--- TASK INPUT ---
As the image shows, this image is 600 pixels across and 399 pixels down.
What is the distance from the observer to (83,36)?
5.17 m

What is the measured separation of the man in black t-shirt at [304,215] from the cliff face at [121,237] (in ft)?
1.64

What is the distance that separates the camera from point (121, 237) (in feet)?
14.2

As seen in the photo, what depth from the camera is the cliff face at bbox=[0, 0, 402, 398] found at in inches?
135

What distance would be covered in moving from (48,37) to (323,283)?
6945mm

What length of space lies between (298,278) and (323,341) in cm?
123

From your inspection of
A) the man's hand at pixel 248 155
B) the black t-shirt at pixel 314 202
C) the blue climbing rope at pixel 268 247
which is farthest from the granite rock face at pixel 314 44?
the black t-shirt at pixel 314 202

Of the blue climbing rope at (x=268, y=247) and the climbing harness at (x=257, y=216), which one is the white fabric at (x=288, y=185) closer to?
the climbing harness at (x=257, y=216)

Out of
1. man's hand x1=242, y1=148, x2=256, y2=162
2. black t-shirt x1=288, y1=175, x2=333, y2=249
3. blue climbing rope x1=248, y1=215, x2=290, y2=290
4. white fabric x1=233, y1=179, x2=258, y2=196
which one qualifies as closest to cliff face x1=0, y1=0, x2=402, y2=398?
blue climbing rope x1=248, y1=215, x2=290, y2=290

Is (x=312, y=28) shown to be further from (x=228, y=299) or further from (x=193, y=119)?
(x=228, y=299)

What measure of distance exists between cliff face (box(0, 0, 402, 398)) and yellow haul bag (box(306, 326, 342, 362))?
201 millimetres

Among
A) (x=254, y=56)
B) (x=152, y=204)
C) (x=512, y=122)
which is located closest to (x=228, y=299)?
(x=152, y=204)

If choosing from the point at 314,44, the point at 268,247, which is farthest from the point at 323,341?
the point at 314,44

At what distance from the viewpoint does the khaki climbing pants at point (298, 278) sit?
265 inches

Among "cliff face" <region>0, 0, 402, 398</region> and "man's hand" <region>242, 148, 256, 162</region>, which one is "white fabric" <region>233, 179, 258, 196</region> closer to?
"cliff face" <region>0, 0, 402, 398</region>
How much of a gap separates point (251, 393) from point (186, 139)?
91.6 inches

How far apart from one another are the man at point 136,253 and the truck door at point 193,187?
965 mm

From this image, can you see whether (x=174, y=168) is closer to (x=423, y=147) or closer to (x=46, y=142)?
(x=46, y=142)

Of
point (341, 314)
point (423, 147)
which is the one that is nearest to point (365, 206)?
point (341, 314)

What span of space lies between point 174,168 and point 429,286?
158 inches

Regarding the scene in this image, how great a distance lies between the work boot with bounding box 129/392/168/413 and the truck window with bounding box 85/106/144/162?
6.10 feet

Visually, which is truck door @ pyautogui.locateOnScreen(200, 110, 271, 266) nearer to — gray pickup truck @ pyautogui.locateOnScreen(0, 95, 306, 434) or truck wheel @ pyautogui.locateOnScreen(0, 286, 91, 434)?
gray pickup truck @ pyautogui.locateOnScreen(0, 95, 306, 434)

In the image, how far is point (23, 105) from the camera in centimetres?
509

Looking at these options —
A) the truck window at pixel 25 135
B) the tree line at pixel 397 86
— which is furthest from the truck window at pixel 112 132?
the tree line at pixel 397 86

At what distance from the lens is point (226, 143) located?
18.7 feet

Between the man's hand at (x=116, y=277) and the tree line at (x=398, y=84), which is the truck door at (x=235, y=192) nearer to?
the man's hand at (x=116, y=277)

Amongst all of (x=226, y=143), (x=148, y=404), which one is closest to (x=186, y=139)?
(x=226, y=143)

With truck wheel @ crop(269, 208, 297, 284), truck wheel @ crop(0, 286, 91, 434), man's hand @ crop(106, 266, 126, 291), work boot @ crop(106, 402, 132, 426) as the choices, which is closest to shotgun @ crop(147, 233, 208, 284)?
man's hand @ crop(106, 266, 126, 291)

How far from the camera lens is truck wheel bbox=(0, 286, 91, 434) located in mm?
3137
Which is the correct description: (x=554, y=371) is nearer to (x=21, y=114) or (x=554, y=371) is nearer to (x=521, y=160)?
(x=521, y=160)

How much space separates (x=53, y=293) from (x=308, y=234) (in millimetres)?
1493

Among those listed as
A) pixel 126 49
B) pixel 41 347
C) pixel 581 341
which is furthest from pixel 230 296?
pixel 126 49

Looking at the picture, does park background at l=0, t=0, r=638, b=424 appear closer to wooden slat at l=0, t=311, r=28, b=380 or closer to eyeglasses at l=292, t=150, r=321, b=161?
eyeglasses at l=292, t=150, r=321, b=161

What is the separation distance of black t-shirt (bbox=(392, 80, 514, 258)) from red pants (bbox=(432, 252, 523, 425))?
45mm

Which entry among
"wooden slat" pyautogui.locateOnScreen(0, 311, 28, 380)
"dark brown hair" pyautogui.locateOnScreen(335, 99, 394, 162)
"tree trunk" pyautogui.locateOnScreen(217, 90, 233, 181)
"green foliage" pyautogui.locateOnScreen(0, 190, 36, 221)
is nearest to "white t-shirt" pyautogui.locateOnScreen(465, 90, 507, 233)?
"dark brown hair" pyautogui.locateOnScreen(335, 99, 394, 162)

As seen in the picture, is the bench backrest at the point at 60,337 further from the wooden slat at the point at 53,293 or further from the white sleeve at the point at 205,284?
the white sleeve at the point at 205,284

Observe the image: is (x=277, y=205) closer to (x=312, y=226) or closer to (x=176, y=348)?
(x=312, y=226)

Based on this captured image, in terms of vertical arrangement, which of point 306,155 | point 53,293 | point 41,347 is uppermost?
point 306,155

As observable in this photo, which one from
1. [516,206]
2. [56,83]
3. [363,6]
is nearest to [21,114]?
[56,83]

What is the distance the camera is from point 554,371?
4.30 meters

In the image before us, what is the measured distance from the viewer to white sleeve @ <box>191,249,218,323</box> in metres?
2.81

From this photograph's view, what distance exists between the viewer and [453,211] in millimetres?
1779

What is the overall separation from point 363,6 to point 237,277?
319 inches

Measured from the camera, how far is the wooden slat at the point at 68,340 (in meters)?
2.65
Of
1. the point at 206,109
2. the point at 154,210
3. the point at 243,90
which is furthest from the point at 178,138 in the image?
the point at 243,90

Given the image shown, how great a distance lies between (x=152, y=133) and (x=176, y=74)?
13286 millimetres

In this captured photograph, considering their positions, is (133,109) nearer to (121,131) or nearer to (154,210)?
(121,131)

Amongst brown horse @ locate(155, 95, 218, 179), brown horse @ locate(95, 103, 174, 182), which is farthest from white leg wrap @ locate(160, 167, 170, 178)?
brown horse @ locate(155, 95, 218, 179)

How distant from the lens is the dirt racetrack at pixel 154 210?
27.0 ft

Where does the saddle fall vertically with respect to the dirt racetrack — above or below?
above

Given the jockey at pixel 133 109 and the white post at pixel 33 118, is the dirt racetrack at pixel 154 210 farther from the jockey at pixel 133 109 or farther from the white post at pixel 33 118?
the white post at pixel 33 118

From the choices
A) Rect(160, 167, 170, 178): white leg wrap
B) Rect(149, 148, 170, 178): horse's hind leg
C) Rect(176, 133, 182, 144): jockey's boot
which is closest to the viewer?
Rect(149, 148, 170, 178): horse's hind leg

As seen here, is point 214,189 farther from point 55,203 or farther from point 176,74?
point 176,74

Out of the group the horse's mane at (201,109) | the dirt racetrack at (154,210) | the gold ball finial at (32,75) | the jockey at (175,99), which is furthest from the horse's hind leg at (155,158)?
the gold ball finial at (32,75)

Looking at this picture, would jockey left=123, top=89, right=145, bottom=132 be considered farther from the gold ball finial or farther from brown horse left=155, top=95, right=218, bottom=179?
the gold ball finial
---
◆ GIVEN TASK ◆
Change "farther" to "more distant" everywhere in the lines above, leaving all other wording untouched.

◆ SOLUTION FOR THIS PROBLEM ◆
As the image shows, this image is 600 pixels across and 399 pixels down.
What is the distance from the observer to (83,36)?
5.17 m

What is the measured separation of the man in black t-shirt at [304,215] from the cliff face at [121,237] (in ft)?
1.64

What is the distance that separates the camera from point (121, 237) (in feet)?
14.2

As seen in the photo, what depth from the camera is the cliff face at bbox=[0, 0, 402, 398] found at in inches?
135

What distance would be covered in moving from (48,37) to (323,283)?
6945mm

What length of space lies between (298,278) and (323,341) in cm?
123

From your inspection of
A) the man's hand at pixel 248 155
B) the black t-shirt at pixel 314 202
C) the blue climbing rope at pixel 268 247
which is farthest from the granite rock face at pixel 314 44?
the black t-shirt at pixel 314 202

Of the blue climbing rope at (x=268, y=247) and the climbing harness at (x=257, y=216), which one is the white fabric at (x=288, y=185) closer to?
the climbing harness at (x=257, y=216)

Out of
1. man's hand x1=242, y1=148, x2=256, y2=162
2. black t-shirt x1=288, y1=175, x2=333, y2=249
3. blue climbing rope x1=248, y1=215, x2=290, y2=290
4. white fabric x1=233, y1=179, x2=258, y2=196
which one qualifies as closest to cliff face x1=0, y1=0, x2=402, y2=398?
blue climbing rope x1=248, y1=215, x2=290, y2=290

Is (x=312, y=28) shown to be further from (x=228, y=299) or further from (x=193, y=119)?
(x=228, y=299)

What measure of distance exists between cliff face (box(0, 0, 402, 398)) and yellow haul bag (box(306, 326, 342, 362))?
201 millimetres

Among
A) (x=254, y=56)
B) (x=152, y=204)
C) (x=512, y=122)
which is located closest to (x=228, y=299)?
(x=152, y=204)

If choosing from the point at 314,44, the point at 268,247, which is farthest from the point at 323,341?
the point at 314,44

At what distance from the viewpoint does the khaki climbing pants at point (298, 278) sit?
265 inches

Among "cliff face" <region>0, 0, 402, 398</region> and "man's hand" <region>242, 148, 256, 162</region>, which one is "white fabric" <region>233, 179, 258, 196</region> closer to?
"cliff face" <region>0, 0, 402, 398</region>
How much of a gap separates point (251, 393) from point (186, 139)?
91.6 inches

How far apart from one another are the man at point 136,253 and the truck door at point 193,187?
965 mm

From this image, can you see whether (x=174, y=168) is closer to (x=423, y=147) or closer to (x=46, y=142)?
(x=46, y=142)

Of
point (341, 314)
point (423, 147)
which is the one that is nearest to point (365, 206)?
point (341, 314)

What span of space lies between point 174,168 and point 429,286?
158 inches

Regarding the scene in this image, how great a distance lies between the work boot with bounding box 129/392/168/413 and the truck window with bounding box 85/106/144/162?
6.10 feet

Visually, which is truck door @ pyautogui.locateOnScreen(200, 110, 271, 266) nearer to — gray pickup truck @ pyautogui.locateOnScreen(0, 95, 306, 434) or truck wheel @ pyautogui.locateOnScreen(0, 286, 91, 434)?
gray pickup truck @ pyautogui.locateOnScreen(0, 95, 306, 434)

In the image, how far is point (23, 105) from the camera in centimetres?
509

Looking at these options —
A) the truck window at pixel 25 135
B) the tree line at pixel 397 86
— which is furthest from the truck window at pixel 112 132?
the tree line at pixel 397 86

At what distance from the lens is point (226, 143) located?
18.7 feet

Between the man's hand at (x=116, y=277) and the tree line at (x=398, y=84), which is the truck door at (x=235, y=192) nearer to?
the man's hand at (x=116, y=277)

Amongst all of (x=226, y=143), (x=148, y=404), which one is closest to (x=186, y=139)?
(x=226, y=143)

With truck wheel @ crop(269, 208, 297, 284), truck wheel @ crop(0, 286, 91, 434), man's hand @ crop(106, 266, 126, 291), work boot @ crop(106, 402, 132, 426) as the choices, which is closest to shotgun @ crop(147, 233, 208, 284)?
man's hand @ crop(106, 266, 126, 291)

How far from the camera lens is truck wheel bbox=(0, 286, 91, 434) located in mm?
3137
Which is the correct description: (x=554, y=371) is nearer to (x=21, y=114) or (x=554, y=371) is nearer to (x=521, y=160)?
(x=521, y=160)

How much space separates (x=53, y=293) from (x=308, y=234) (in millimetres)?
1493

Among those listed as
A) pixel 126 49
B) pixel 41 347
C) pixel 581 341
which is furthest from pixel 230 296?
pixel 126 49

Looking at the picture, does park background at l=0, t=0, r=638, b=424 appear closer to wooden slat at l=0, t=311, r=28, b=380 or closer to eyeglasses at l=292, t=150, r=321, b=161?
eyeglasses at l=292, t=150, r=321, b=161

What is the separation distance of black t-shirt (bbox=(392, 80, 514, 258)) from red pants (bbox=(432, 252, 523, 425))?
45mm

Which entry among
"wooden slat" pyautogui.locateOnScreen(0, 311, 28, 380)
"dark brown hair" pyautogui.locateOnScreen(335, 99, 394, 162)
"tree trunk" pyautogui.locateOnScreen(217, 90, 233, 181)
"green foliage" pyautogui.locateOnScreen(0, 190, 36, 221)
is nearest to "white t-shirt" pyautogui.locateOnScreen(465, 90, 507, 233)?
"dark brown hair" pyautogui.locateOnScreen(335, 99, 394, 162)

As seen in the picture, is the bench backrest at the point at 60,337 further from the wooden slat at the point at 53,293 or further from the white sleeve at the point at 205,284?
the white sleeve at the point at 205,284

Observe the image: is (x=277, y=205) closer to (x=312, y=226) or closer to (x=176, y=348)?
(x=312, y=226)

Based on this captured image, in terms of vertical arrangement, which of point 306,155 | point 53,293 | point 41,347 is uppermost?
point 306,155

As observable in this photo, which one from
1. [516,206]
2. [56,83]
3. [363,6]
is nearest to [21,114]?
[56,83]

What is the distance the camera is from point 554,371?
4.30 meters

In the image before us, what is the measured distance from the viewer to white sleeve @ <box>191,249,218,323</box> in metres?
2.81

From this photograph's view, what distance exists between the viewer and [453,211] in millimetres?
1779

What is the overall separation from point 363,6 to point 237,277?
319 inches

Measured from the camera, how far is the wooden slat at the point at 68,340 (in meters)?
2.65
Of
1. the point at 206,109
2. the point at 154,210
3. the point at 243,90
which is furthest from the point at 178,138 in the image?
the point at 243,90

Given the image shown, how great a distance lies between (x=152, y=133) and (x=176, y=74)?
13286 millimetres

In this captured photograph, considering their positions, is (133,109) nearer to (121,131) or nearer to (154,210)?
(121,131)

Amongst brown horse @ locate(155, 95, 218, 179), brown horse @ locate(95, 103, 174, 182), which is farthest from white leg wrap @ locate(160, 167, 170, 178)?
brown horse @ locate(155, 95, 218, 179)

How distant from the lens is the dirt racetrack at pixel 154 210?
27.0 ft

Where does the saddle fall vertically with respect to the dirt racetrack — above or below?
above

Given the jockey at pixel 133 109 and the white post at pixel 33 118, is the dirt racetrack at pixel 154 210 more distant from the jockey at pixel 133 109 or more distant from the white post at pixel 33 118?
the white post at pixel 33 118

From the choices
A) Rect(160, 167, 170, 178): white leg wrap
B) Rect(149, 148, 170, 178): horse's hind leg
C) Rect(176, 133, 182, 144): jockey's boot
which is closest to the viewer?
Rect(149, 148, 170, 178): horse's hind leg

As seen here, is point 214,189 more distant from point 55,203 or more distant from point 176,74?
point 176,74

Out of the group the horse's mane at (201,109) | the dirt racetrack at (154,210) | the gold ball finial at (32,75) | the jockey at (175,99), which is furthest from the horse's hind leg at (155,158)?
the gold ball finial at (32,75)

Looking at this picture, would jockey left=123, top=89, right=145, bottom=132 be considered more distant from the gold ball finial or more distant from brown horse left=155, top=95, right=218, bottom=179?
the gold ball finial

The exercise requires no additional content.